The pleasant, but slightly acrid mix of smog and pinon smoke in the air on a cool evening -- combined with the orange glow of the security lighting in the parking lot at my apartment complex. The familiar scene hit my senses like a bullet recently, for example, and transported back almost 10 years ago. To another apartment complex -- if you can call a Warren pay-by-the-week building that -- getting out of my Saturn, to spend an evening at my then-girlfriend's place.

Albuquerque is full of these memories for me... and while I've had good times there, certainly, when I think of growing up in and around the city after my teen years it's the depressing memories that come to mind first. Memories of selling cars, and a string of other shaky jobs... failed relationships... struggling to make the car payment, and rent... and battling depression.

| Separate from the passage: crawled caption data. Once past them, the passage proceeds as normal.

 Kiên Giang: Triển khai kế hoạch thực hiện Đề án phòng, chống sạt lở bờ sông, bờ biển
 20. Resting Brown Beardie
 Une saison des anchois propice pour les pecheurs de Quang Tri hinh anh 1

Albuquerque feels like failure to me. It's as simple as that. It's not the city's fault... and, as I sometimes have to be reminded, all-in-all it's been pretty good to me. I learned to fly here; the first steps towards the path I'm now on, career-wise, started while I worked at a courier service here. That can't be ignored.

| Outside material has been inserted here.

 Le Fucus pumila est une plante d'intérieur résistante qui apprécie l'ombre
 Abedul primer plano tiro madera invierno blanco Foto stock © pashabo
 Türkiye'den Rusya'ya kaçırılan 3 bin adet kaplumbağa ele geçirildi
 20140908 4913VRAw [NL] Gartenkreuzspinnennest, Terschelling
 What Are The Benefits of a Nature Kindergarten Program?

Though try as I might, I can't think of anyone I know who's ever been truly successful there. I know those people are out there, but I don't know them. People make their fortunes elsewhere, then come back to NM. And while it's not a perception firmly grounded in reality, I also feel that for me to finally make something of myself, I had to leave, too.
Your mother recognizes all your desperate displays
And she watches as her baby drifts violently away
'Til he sees himself in telescopes
Do you see yourself in me?
Oh, and we're such crazy babies, little monkey
God, we're so fucked up, you and me
"Dallas feels like success," I told Monk and Quinn at dinner. "Sure it's hollow, it's superficial, and built on a sea of maxed-out credit. But when I used to drive down the DNT, or sit watching planes at Addison... I felt successful, too.
"It's all about perception, I know... but I can't shake the feeling when I'm in Albuquerque, the whole city is just waiting for me to fall on my ass."
So why'd you come home to this faithless town
Where we make a lifetime commitment
To recovering the satellites
And all anybody really wants to know is...
When are you gonna come down
I came back to Albuquerque for my health, and for my family. I don't regret the decision. I love being just 30 minutes away from my parents and Abby, and seeing the mountains outside my living room window. I do feel physically healthier in Albuquerque, too -- thinner and drier air, a lot less smog.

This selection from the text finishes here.